Five more banks failed Friday — including the subsidiaries of Bank of Florida Corp. — costing the government an additional $317 million.
The failures hit three separate states and brought the year’s failure toll to 78. State regulators shuttered Bank of Florida's three units — totaling $1.5 billion of assets — in Naples, Fort Lauderdale and Tampa. Later, the government announced the seizures of $103 million-asset Granite Community Bank in Granite Bay, Calif., and $360 million-asset Sun West Bank in Las Vegas.
The Bank of Florida closures were long expected after the company — in dire need of capital — had received repeated enforcement orders from regulators.
EverBank, in Jacksonville, agreed to take over the company's three banks, assuming all of their $1.3 billion of deposits and acquiring roughly all of their assets. Bank of Florida-Southeast in Fort Lauderdale had $595 million of assets and $532 million of deposits; Bank of Florida-Southwest in Naples had $641 million of assets and $560 million of deposits; and Bank of Florida-Tampa Bay had $245 million of assets and $224 million of deposits.
The three failures together were estimated to cost the FDIC about $203 million.
The company disclosed Wednesday that the three banks, which were all critically undercapitalized, had received consent orders from the FDIC. The orders came more than a month after the expiration of prior prompt corrective action directives against the institutions.
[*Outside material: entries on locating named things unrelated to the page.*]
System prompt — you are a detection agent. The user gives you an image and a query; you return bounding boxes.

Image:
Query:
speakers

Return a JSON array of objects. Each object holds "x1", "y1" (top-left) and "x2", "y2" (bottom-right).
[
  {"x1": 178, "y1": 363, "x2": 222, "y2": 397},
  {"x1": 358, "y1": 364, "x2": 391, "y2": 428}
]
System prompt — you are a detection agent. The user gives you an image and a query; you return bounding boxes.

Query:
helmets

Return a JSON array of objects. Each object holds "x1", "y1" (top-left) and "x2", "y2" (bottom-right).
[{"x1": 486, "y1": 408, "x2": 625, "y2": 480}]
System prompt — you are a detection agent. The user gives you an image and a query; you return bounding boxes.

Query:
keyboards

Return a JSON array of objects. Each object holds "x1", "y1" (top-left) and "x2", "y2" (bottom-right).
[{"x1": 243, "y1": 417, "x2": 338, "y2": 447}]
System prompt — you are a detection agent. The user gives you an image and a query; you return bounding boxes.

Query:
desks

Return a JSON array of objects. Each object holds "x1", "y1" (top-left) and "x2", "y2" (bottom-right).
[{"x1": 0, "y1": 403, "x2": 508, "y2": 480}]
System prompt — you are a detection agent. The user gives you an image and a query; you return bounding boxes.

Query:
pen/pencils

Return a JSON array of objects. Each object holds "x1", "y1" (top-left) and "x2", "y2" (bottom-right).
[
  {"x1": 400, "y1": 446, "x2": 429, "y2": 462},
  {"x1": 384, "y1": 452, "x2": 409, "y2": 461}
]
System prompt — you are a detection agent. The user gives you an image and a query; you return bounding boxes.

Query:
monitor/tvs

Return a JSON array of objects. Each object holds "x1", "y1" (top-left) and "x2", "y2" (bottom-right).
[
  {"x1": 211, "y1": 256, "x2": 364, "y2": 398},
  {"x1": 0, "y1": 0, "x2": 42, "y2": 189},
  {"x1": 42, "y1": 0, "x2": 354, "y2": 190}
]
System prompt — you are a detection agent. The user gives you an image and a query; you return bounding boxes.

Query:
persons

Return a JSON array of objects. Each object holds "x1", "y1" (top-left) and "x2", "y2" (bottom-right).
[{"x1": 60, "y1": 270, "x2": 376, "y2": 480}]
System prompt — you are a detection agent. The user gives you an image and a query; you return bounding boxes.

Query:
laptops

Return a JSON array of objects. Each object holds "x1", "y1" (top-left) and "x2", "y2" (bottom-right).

EverBank entered into loss-sharing deals with the FDIC for portions of each bank's portfolios. The acquirer and the agency will share losses on $437 million of Bank of Florida-Southeast’s assets, $568 million of Bank of Florida-Southwest’s assets and $211 million of Bank of Florida-Tampa Bay’s assets.
Meanwhile, the FDIC said Granite Community, a national bank, was sold to Tri Counties Bank in Chico, Calif. The acquirer agreed to assume all $94 million of the failed bank's deposits, and acquire essentially all of its assets. Tri Counties will share losses with the FDIC on $89 million of those assets. The failure was estimated to cost the government about $17 million.
City National Bank, in Los Angeles, agreed to assume all of Sun West's $354 million of deposits — paying a 0.67% premium — and acquire essentially all of its assets. City National and the FDIC will share losses on $280 million of those assets. The cost of the resolution was estimated at $96.7 million.